While there are products available to ‘bind’ or adsorb toxins, none are 100% reliable, so it is best to avoid feeding suspect feed whenever possible. If you need to use a toxin binder, try to match the correct binder to the toxin present. In the feed industry, mycotoxin binders are often termed ‘flow or anti-caking agents’ to avoid making actual efficacy claims.

Those allowed under organic standards fall into 2 primary categories - the clay (or silicate/montmorillonite)-based products (Desert Dynamin, Redmond Conditioner, bentonite etc) which are most effective against aflatoxins; and the newer lower-inclusion rate oligosaccharide/beta-glucan yeast cell-wall products (Check M, Immunowall, FloMatrix, Fuse 207, Mycotex, BioMos etc) which are much more effective against the Fusarium toxins. If you suspect a mycotoxin problem and can’t avoid using the feed/forage, the best approach would probably be to use a ‘combination’ type product (i.e. FloMatrix) or use a couple of products with different efficacy (i.e Fuse 207 + Mycotex) .

Steps to minimize mycotoxin levels in grain and feed

  1. Always use cleaned, high quality seed that is not carrying seedborne diseases. If you plant back your own seed, make sure it was not infected with scab or head blight (Fusarium) the previous year. Even if seedborne diseases that do not produce mycotoxins can weaken the plant, making it more vulnerable to mycotoxin-causing fungi. Whenever possible, use scab resistant varieties.
  2. Harvest at maturity , as soon as the moisture content allows minimum grain damage. This means harvesting shelled corn at 23 - 25% moisture, ear corn at 25-30%, small grains at 12-17%, and soybeans at 11-15%. The longer grain is left in the field after maturity, the higher the likelihood of fungal contamination. Dry suspected grain to at least 14% moisture as rapidly as possible, at least within 24 - 48 hours after harvest. Safe, long-term storage can only be achieved at a moisture level of 13.5% or below. Cool grain after drying so hot grain doesn’t absorb moisture from the air.
  3. Adjust the harvesting equipment for minimum grain damage and maximum cleaning. Especially where scab/head blight is evident in the field, the combine should be set for maximum cleaning, with higher blower speeds to remove the small shriveled diseased kernels and broken grain.
  4. If harvested grain contains wet weed or plant material, run it through a rotary cleaner soon after harvest so the moisture doesn’t migrate into the grain. Rotary cleaning also will remove broken and diseased kernels and fines which are more vulnerable to insect and mold damage in storage, and removal of chaff and debris will reduce the possibility of dryer fires. During harvest, we routinely use the rotary cleaner between truck/wagon and grain bin to make sure that grain goes into storage as clean as possible.
  5. Roasting does NOT deactivate mycotoxins, but it may reduce the level by blowing off surface mold. If you roast moldy grain, make sure you run a mycotoxin test after roasting to check if the level is safely reduced.

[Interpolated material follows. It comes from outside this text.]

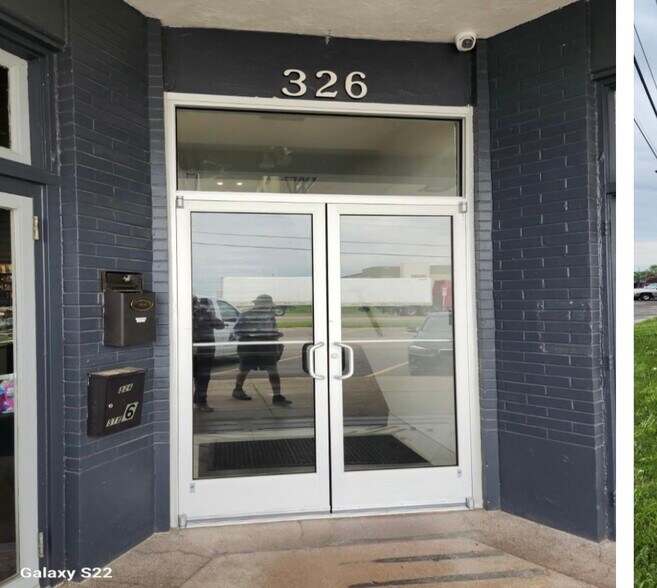 More Photos Of 324-328 N Dixie Dr, Vandalia Storefront Retail Office For Lease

  6. Thoroughly clean all bins before storage to remove dirt, dust, and old grain. Store in water-, insect-, and rodent-tight structures. Keep grain well-aerated and monitor regularly.

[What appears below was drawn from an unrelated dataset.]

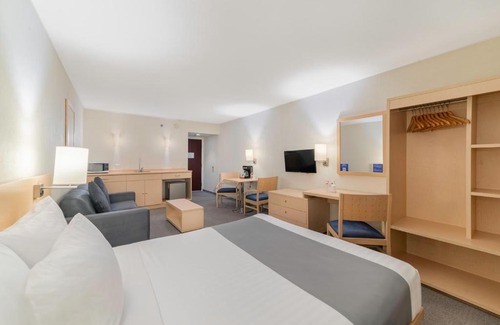 Nogales Hotel | City Express by Marriott Nogales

  7. For ensiled forages in bags or silos, make sure forage is at the right moisture level, is tightly packed, that oxygen is excluded and the ‘package’ is kept sealed since mycotoxin-causing fungi require oxygen to live. Be prepared to discard forage from around torn areas of ag bags, as it are more likely to be contaminated. Avoid harvesting dead or moldy plant material in the field.

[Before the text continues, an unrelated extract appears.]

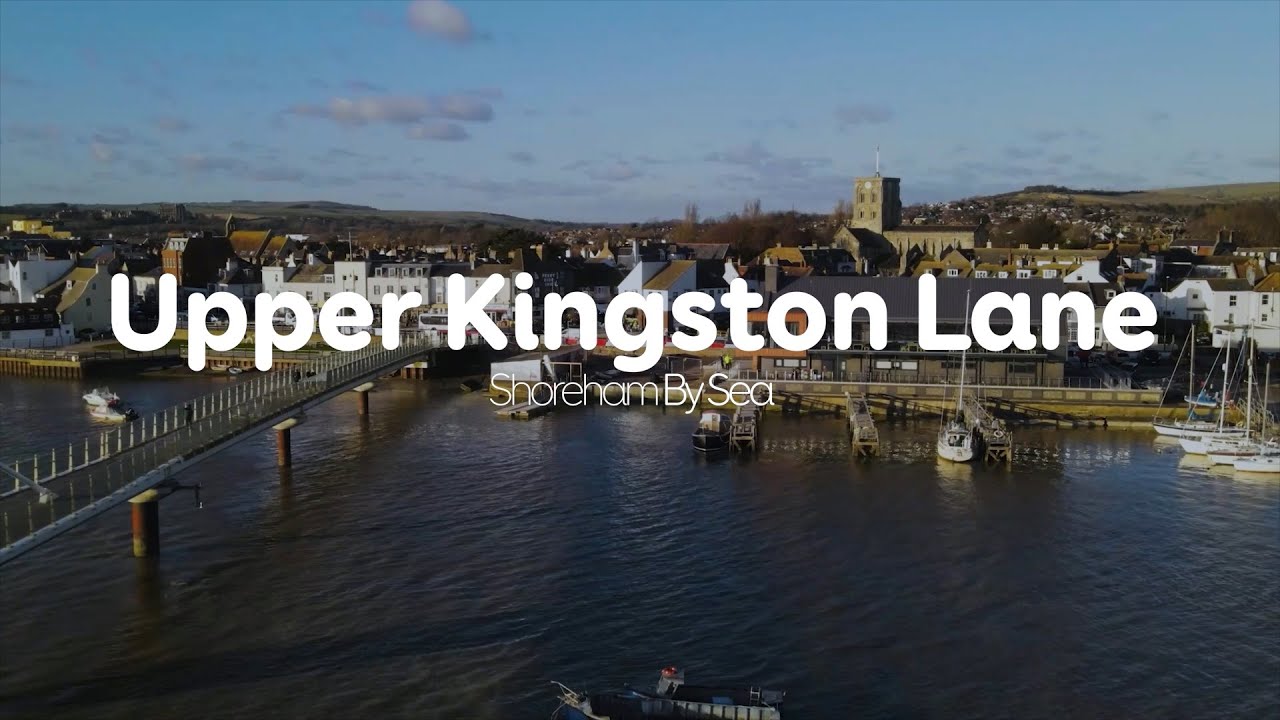 Upper Kingston Lane, ShorehambySea Shoreham Property Hub YouTube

  8. Use extra care and watch more closely when you harvest grain or forage that you know grew under stress, including grain that is low test weight, frost, insect or flood damaged, harvested immature or at high moisture, or forage or silage that may have been harvested too wet or too dry, dirty or containing significant levels of dead material, or that may not have fermented correctly. Or any feed that just doesn’t look or smell right!
  9. If you have reason to suspect mycotoxin problems, contact a forage testing lab and test before feeding it or representing it to a buyer as sound grain If you must feed contaminated grain, identifying the toxins present will help you choose the most effective toxin binder.